I am grateful to Mr. Evans for keeping the debate in front of the public regarding the effective use of Napa County Staff and Planning Commission time.
In an ideal world, Mr. Evans would be correct ("County staff time is available to all," Dec. 21), in arguing that everyone has equal right to staff time. But we do not live in an ideal world. And one of its constraints is that time is irreplaceable and as such it ought to be used judiciously and to maximum effect.
There are only so many working hours in a year available to staff to work on the multitude of issues as directed by the Planning Commission and the Board of Supervisors and that requires prioritizing them according to their importance. The overriding criteria of importance are issues which safeguard and promote the health and welfare of our entire community. Though the wishes of individuals are important, they are secondary to the former.
The Planning Commission only meets 25 times a year. When it devotes four meetings - 20 per cent - to the application of a single individual who seeks to land his helicopter on his property for recreational purposes as in the Palmaz case, how can one argue that other more important common interest issues are not being set aside? It is no stretch to imagine three or four similar applications following this one including ones by helicopter taxi operators as in many desirable parts of the world.
As of Nov. 14, county Planning, Building and Environmental Services had devoted 1,031 hours of staff time to the Palmaz application. Where would it find time if more such applications came before the county? Should we double and triple county staff? Should be require the Planning Commission to meet 50 times a year? Who would be willing to serve?

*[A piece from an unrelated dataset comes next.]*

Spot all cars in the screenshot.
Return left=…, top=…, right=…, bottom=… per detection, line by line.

I calculated that the neighbors of this one application devoted approximately a collective 2,500 to 3,000 hours of their time to date attending the hearings to which this applicant was entitled. Time lost in productivity, time defending their own property rights. Multiply this by three across neighborhoods in our county and the severity of the problem becomes even more evident.
To his credit, Mr. Evans applying common sense - not even considering the effects of proliferation - concedes that: "It would appear that the time devoted to Palmaz' plan is a significant causal factor in the county's relative inaction on out-of-control tourism, traffic congestion, crumbling infrastructure, high cancer rates, lack of low-income housing, climate change and God only knows what else."

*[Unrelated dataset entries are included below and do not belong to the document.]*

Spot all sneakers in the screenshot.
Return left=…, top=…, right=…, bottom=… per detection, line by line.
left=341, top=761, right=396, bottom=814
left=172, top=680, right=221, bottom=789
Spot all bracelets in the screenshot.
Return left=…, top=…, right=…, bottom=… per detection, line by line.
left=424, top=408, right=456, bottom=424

I might add: Enacting more effective action plans when disasters strike. We need to free up the work load of staff, Planning Commission and the Board of Supervisors so they can devote it to pro-active planning rather than to reactive applications devoid of any public benefit. This is what we expect, this is what we bargain for.
As for every citizen's right to be afforded an application review and hearing as part of "what our Founding Fathers had in mind when they created this great Democratic Republic," Mr. Evans might consider that according to that scenario, any citizen would be entitled consideration by staff for wanting to build a high-rise apartment, a hotel or service garage in the Ag Preserve or in a residential neighborhood in one of our cities if we didn't have the land use regulations we do. As a result, we have a more desirable and a more valuable Napa valley from which we all benefit.
Our Founding Fathers contemplated an educated and considerate populace, not one that regards individual rights trumping those of neighbors. It also contemplated a government equally composed of educated and wise citizens who knew how to prioritize their time in the interest of the public. This is the only way our Democratic Republic can work.
When the "me" culture rules under the guise of democracy, government becomes ineffective, subject to corruption, less credible and we all lose.